United States Court of Appeals
Criminal Procedure — burden of proof
It did not violate the defendant’s right to be convicted of proof beyond a reasonable doubt, where both his attorney and the prosecutor said that trials are about finding the truth.
“We do not find any error in the attorneys’ closing statements, much less plain error. There was nothing wrong with referring to trials as ‘searches for truth’: As we commented at oral argument, trials are searches for the truth; the burden of proof is just a device to allocate the risk of error between the parties. Indeed, both the Supreme Court and this court have repeatedly noted that criminal jury trials serve an important ‘truth-seeking’ function. E.g., United States v.

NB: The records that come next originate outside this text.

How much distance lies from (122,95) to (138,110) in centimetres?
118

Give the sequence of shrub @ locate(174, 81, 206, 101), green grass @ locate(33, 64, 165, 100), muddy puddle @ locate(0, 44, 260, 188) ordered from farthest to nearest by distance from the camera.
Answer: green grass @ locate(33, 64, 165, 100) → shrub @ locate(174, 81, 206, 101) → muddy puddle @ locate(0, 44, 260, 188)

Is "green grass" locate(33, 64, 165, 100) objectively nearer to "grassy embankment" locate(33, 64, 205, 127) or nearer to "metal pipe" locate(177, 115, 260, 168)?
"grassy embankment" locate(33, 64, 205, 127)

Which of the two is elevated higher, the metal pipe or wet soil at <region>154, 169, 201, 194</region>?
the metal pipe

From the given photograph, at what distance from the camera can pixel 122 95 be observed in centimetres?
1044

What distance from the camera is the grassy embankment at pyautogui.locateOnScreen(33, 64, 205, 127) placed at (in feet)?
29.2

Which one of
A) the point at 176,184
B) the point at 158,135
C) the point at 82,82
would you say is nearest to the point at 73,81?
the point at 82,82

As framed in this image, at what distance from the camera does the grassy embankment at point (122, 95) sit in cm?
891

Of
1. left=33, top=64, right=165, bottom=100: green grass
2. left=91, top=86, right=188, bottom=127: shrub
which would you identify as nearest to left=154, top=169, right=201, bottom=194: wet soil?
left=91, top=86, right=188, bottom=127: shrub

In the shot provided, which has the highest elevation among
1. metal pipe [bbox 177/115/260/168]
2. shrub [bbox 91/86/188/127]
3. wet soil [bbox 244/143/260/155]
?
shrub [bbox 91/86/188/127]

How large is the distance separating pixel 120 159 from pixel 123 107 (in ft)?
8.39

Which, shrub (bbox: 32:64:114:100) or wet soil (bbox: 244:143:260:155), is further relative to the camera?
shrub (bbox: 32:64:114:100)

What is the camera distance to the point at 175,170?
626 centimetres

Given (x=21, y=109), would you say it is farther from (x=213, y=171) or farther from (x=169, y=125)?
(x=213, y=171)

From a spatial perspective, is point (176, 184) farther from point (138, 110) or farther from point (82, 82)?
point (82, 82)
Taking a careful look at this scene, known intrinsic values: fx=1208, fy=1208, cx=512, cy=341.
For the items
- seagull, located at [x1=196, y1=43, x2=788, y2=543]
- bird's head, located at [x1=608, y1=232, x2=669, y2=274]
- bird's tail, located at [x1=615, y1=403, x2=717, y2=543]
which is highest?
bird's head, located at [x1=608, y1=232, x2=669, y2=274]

Mezzanatto, 513 U.S. 196, 204-05 (1995); Jones v. Basinger, 635 F.3d 1030, 1040-41 (7th Cir. 2011). The attorneys here did no more than to repeat that uncontroversial proposition. Nor did the attorneys’ remarks restate the government’s burden of proof. To the contrary, both attorneys emphasized that the prosecution was required to prove its case beyond a reasonable doubt. For example, the government argued in rebuttal that it had ‘proven . . . beyond a reasonable doubt what the truth is.’ In total, counsel for both sides referred to the reasonable doubt standard no less than eleven times during their opening and closing statements.”
Appeal from the United States District Court for the Eastern District of Wisconsin, Adelman, J., Wood, J.